The scale of the problem
Alcohol and heavy drinking cause a wide range of diseases and injuries; and tackling the many individual and societal harms caused by alcohol use disorder (AUD) and harmful alcohol use is a public health priority. This is especially true in Latin America, where alcohol ranks as high as the fourth leading risk-factor for morbidity and premature death.
AUD is highly comorbid with other mental disorders, and over two-fifths of people presenting with AUD in primary care suffer from depression, itself the most common mental disorder.
Scaling up the solution
Programmes to prevent and manage heavy drinking in primary health care (PHC) have been shown to be clinically effective and cost-effective, but uptake and implementation in routine practice has remained low, with only modest and short-term public health gains. Studies by the WHO have suggested that this could be improved by embedding PHC activity within broader community and municipal support, as well as training individual health providers.

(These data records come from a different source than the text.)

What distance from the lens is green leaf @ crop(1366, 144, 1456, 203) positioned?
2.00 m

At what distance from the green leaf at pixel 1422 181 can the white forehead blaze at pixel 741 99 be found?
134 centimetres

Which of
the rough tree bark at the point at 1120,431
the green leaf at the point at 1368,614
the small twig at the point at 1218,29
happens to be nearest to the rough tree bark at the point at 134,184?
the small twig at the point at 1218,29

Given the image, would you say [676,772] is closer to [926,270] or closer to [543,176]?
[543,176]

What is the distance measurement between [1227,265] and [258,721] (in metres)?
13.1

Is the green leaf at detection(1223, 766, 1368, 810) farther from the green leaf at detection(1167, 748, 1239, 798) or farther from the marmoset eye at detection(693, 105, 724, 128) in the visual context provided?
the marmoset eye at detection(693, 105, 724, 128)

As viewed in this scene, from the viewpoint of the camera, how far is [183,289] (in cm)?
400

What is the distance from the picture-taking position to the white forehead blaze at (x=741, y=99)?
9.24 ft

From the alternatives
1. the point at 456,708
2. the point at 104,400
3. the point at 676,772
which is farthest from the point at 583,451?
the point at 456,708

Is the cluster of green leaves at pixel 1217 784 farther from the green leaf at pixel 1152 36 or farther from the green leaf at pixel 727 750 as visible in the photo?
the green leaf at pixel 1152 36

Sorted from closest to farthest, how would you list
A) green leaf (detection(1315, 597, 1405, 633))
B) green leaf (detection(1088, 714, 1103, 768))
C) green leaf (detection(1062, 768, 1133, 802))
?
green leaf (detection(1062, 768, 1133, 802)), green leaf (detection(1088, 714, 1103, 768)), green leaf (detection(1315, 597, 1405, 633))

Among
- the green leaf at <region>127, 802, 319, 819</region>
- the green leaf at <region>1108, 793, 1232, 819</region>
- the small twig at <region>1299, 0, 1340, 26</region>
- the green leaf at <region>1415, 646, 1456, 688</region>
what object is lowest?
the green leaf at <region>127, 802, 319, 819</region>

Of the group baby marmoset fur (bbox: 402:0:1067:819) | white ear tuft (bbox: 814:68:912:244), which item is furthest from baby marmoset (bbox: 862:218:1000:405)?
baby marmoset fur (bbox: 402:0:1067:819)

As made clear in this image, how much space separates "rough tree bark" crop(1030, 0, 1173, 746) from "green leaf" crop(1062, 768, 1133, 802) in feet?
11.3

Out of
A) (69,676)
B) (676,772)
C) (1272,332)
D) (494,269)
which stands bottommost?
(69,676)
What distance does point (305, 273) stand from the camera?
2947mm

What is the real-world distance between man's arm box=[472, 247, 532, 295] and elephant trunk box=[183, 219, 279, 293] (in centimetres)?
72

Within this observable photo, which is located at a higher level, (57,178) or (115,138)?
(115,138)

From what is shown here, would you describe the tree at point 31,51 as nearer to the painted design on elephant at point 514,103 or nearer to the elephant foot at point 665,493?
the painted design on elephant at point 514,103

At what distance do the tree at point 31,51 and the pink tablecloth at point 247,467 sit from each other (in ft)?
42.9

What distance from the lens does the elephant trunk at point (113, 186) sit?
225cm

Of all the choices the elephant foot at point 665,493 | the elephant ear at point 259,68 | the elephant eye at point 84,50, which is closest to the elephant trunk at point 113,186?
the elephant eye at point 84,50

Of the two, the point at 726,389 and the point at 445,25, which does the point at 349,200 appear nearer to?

SCALA sets out to test and build on this hypothesis in Latin America; with an 18-month quasi-experimental study to compare the scaled-up implementation of a tailored PCH-based screening and brief intervention programme which has been embedded within on-going supportive municipal action with practice as usual.
The SCALA objectives:
- Tailored intervention packages for improving prevention, early detection and advice for heavy drinking and co-morbid depression in Colombia, Mexico and Peru.
- Implement and test whether the embedded scale-up of implementing tailored packages improves widespread screening and brief intervention in urban municipalities of middle-income countries
- Identify barriers and facilitators to scale-up and document the resource requirements for economic analysis
- Produce a validated scale-up framework and strategy, taking into account stigma and equity, to improve replication of the SCALA tailored packages throughout the world.
Project process and timeline
The process of SCALA is based on the Institute for Healthcare Improvement’s (IHI) 4-phase framework for ‘going to scale’, with the steps adapted to suit the field of prevention and management of alcohol problems and comorbid depression, and the setting of primary healthcare in Latin America.